United States v. Williams

917 F.2d 1308

Unpublished Disposition

NOTICE: Ninth Circuit Rule 36-3 provides that dispositions other than opinions or orders designated for publication are not precedential and should not be cited except when relevant under the doctrines of law of the case, res judicata, or collateral estoppel.

UNITED STATES Of America, Plaintiff-Appellee,
v.
Ralph Rene WILLIAMS, Defendant-Appellant.

No. 90-30108.

United States Court of Appeals, Ninth Circuit.

Argued and Submitted Nov. 5, 1990.
Decided Nov. 7, 1990.

Before WRIGHT, CHOY and DAVID R. THOMPSON, Circuit Judges.

1

MEMORANDUM*

2

Ralph Williams appeals his conviction for bank robbery. He argues that the court's denial of his motion to suppress was erroneous because the police officer who arrested him lacked reasonable suspicion to stop him and probable cause to make the arrest. He also challenges the district court's ruling on an evidentiary issue, the denial of his motion to vacate his conviction due to alleged prosecutorial misconduct, and the constitutionality of his sentence. We affirm.

******

§ Exercises to complete
a. Write out the part of the appeal ruling that opens with the words containing "Unpublished Disposition" and closes with "Nov. 5, 1990.".
b. Name every circuit judge listed in the appeal ruling.
Rely only on the appeal ruling for everything here.

§ Information supplied
******

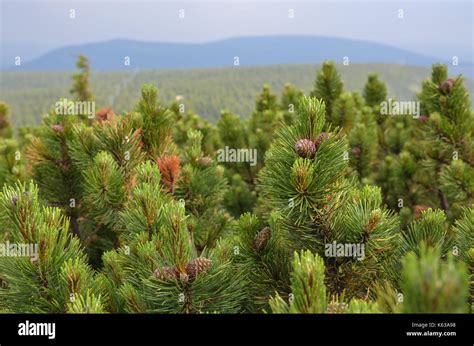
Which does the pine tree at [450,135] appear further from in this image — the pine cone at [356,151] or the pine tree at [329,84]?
the pine tree at [329,84]

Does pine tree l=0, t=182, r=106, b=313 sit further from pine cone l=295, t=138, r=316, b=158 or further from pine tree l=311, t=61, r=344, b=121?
pine tree l=311, t=61, r=344, b=121

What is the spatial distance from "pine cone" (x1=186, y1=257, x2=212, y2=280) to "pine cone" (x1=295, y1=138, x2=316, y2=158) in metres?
0.72

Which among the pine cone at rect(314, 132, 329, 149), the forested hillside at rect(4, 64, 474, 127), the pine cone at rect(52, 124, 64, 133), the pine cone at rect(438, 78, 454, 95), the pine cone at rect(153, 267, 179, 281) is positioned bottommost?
the pine cone at rect(153, 267, 179, 281)

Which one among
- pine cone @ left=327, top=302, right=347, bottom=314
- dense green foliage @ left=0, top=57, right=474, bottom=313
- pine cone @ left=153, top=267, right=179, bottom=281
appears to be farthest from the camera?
pine cone @ left=153, top=267, right=179, bottom=281

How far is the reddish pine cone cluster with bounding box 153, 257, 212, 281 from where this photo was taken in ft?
6.53

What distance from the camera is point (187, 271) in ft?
6.63

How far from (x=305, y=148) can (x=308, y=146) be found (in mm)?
18

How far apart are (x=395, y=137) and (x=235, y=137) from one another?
117 inches

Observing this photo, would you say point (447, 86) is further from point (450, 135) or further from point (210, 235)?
point (210, 235)

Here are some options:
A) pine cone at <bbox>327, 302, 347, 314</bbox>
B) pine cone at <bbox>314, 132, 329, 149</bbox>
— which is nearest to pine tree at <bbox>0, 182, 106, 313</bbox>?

******

§ Solutions to each task
a.
Unpublished Disposition

NOTICE: Ninth Circuit Rule 36-3 provides that dispositions other than opinions or orders designated for publication are not precedential and should not be cited except when relevant under the doctrines of law of the case, res judicata, or collateral estoppel.

UNITED STATES Of America, Plaintiff-Appellee,
v.
Ralph Rene WILLIAMS, Defendant-Appellant.

No. 90-30108.

United States Court of Appeals, Ninth Circuit.

Argued and Submitted Nov. 5, 1990.

b.
WRIGHT
CHOY
DAVID R. THOMPSON